This diagram presents data from NCBI on the locations of predicted and confirmed genes found within the bovine LRC, located on 18q13.4, and compared to the annotated human LRC located on 19q13.4. This data is correct at time of print, although is subject to change due to unallocated genomic scaffolds within the bovine genome. The basic arrangement of the bovine LRC is almost the reverse of the human LRC, with a few exceptions. The KIR and FCaR can be found at the centromeric end of the bovine LRC, whereas in the human LRC they are located at the telomeric end. The LILR are upstream of the KIR in the human LRC, compared to the bovine LRC, where the BL are found downstream of predicted KIR. Furthermore, OSCAR, LENG1, CNOT3 and MBOAT7 are located at the telomeric end of the bovine LRC, compared to the centromeric end of the human LRC.

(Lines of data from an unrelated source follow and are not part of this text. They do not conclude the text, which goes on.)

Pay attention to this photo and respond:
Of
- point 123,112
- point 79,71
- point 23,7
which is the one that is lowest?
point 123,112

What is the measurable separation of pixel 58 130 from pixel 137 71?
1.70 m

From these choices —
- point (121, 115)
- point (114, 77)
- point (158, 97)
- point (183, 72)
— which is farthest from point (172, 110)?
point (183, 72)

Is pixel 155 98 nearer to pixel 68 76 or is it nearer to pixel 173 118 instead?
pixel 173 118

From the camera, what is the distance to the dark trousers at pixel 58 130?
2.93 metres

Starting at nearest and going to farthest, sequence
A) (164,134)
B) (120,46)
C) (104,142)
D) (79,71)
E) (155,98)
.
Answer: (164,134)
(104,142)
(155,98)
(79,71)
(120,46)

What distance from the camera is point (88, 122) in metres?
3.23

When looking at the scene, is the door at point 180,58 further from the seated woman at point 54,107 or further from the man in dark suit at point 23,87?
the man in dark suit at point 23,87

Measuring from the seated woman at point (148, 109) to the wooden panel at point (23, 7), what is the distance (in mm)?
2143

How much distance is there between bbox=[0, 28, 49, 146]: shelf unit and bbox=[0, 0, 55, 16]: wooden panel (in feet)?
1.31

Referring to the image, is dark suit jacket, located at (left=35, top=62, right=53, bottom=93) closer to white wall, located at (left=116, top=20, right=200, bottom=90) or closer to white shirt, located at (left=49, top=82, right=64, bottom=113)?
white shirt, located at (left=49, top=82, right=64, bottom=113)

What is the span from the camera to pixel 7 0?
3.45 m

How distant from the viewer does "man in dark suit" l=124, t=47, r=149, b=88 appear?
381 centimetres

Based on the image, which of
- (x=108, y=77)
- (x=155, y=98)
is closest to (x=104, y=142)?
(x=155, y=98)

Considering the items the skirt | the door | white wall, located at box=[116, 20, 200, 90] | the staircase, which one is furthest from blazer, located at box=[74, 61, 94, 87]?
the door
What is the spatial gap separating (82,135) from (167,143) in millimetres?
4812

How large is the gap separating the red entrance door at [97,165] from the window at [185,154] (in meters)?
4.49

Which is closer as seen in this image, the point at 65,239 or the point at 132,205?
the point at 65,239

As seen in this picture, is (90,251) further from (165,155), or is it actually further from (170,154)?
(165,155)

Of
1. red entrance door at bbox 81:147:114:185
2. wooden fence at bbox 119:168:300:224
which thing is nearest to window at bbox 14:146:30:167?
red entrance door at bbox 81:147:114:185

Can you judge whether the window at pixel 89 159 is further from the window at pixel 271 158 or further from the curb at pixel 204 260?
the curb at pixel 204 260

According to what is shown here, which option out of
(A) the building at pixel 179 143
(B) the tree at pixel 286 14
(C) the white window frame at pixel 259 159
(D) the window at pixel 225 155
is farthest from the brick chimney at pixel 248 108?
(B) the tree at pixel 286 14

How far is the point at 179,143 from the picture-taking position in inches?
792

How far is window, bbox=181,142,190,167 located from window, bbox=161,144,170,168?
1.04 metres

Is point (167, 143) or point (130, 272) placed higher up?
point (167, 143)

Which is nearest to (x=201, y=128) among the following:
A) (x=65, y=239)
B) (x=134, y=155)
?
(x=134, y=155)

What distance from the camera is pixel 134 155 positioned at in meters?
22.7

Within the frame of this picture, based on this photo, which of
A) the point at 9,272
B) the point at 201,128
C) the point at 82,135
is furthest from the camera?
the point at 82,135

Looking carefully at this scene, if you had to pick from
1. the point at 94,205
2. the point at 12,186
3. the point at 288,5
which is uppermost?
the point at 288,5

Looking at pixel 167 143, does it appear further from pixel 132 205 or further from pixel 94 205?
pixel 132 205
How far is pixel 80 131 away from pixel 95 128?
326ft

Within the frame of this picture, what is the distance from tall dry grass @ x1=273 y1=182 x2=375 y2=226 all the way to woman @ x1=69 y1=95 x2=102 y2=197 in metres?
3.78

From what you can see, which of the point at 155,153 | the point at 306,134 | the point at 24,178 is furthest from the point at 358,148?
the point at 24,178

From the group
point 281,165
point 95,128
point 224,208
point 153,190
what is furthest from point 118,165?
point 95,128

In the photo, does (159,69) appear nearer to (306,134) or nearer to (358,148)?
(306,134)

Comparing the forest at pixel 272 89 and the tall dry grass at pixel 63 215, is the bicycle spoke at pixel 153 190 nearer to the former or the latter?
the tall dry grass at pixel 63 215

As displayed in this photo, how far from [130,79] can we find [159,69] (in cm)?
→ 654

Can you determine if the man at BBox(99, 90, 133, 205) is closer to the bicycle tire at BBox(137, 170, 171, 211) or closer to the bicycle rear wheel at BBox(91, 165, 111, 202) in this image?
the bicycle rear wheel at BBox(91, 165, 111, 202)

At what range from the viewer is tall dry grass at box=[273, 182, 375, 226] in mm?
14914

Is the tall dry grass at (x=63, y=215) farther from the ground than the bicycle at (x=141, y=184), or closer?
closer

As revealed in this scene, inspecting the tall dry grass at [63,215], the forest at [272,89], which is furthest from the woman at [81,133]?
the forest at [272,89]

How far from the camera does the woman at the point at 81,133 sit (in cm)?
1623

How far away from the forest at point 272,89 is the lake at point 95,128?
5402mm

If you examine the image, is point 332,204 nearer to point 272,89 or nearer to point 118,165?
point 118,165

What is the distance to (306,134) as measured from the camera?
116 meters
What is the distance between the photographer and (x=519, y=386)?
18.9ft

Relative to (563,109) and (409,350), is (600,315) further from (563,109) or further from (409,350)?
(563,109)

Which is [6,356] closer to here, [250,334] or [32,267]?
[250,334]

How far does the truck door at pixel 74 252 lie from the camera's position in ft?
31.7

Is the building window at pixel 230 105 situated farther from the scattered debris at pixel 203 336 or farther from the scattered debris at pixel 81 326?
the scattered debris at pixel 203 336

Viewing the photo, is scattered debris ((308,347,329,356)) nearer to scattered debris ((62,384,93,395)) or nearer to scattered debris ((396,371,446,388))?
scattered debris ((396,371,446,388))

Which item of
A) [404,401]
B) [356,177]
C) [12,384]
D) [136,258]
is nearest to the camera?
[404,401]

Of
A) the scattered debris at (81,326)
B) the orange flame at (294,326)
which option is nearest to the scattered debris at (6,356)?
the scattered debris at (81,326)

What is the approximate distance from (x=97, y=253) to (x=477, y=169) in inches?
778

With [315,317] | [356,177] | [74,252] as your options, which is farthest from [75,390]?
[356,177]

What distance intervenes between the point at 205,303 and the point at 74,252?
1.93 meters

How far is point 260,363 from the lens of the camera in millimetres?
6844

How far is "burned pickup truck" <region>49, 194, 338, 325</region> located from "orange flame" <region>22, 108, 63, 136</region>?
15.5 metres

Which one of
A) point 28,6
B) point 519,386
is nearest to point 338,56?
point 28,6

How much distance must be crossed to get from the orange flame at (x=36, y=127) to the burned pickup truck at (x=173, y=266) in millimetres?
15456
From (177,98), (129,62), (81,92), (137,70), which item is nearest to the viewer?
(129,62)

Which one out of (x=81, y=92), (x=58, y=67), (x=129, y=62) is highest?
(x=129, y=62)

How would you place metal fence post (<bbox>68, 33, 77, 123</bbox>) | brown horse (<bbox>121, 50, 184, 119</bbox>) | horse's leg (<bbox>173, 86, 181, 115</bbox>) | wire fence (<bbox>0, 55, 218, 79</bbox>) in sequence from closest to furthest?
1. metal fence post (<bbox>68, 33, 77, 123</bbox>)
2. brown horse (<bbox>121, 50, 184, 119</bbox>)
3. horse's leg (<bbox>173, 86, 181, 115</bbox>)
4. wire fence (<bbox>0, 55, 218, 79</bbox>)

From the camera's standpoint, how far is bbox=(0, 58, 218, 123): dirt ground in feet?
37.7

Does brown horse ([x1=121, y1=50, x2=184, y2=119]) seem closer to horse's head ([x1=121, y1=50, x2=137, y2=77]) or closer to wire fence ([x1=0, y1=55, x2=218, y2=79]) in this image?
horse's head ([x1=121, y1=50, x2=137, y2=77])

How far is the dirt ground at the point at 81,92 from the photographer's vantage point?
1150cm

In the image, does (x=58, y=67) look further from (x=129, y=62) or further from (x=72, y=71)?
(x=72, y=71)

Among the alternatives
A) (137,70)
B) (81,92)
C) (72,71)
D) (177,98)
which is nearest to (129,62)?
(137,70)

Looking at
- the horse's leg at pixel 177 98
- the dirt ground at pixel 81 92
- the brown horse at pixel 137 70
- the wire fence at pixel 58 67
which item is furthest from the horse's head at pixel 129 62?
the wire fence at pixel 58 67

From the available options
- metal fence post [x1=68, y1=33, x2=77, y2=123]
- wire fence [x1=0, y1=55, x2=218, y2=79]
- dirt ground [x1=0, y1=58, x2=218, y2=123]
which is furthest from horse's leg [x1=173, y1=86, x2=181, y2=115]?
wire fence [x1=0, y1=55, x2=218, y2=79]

https://doi.org/10.1371/journal.pone.0034291.g001

The exonic regions encoding each Ig domain for all sequences were analysed separately using phylogenetic analysis, which was performed using neighbour-joining bootstrap consensus trees inferred from 1000 replicates, pairwise deletion and amino acid p distance. Because the IgC2 domains fold in a characteristic way for each receptor, and contain a distinct binding site, it is possible to group receptor domains on a functional basis and determine which Ig superfamily receptor group they belong to. The phylogenetic analyses of these domains are shown in figures 2a-d.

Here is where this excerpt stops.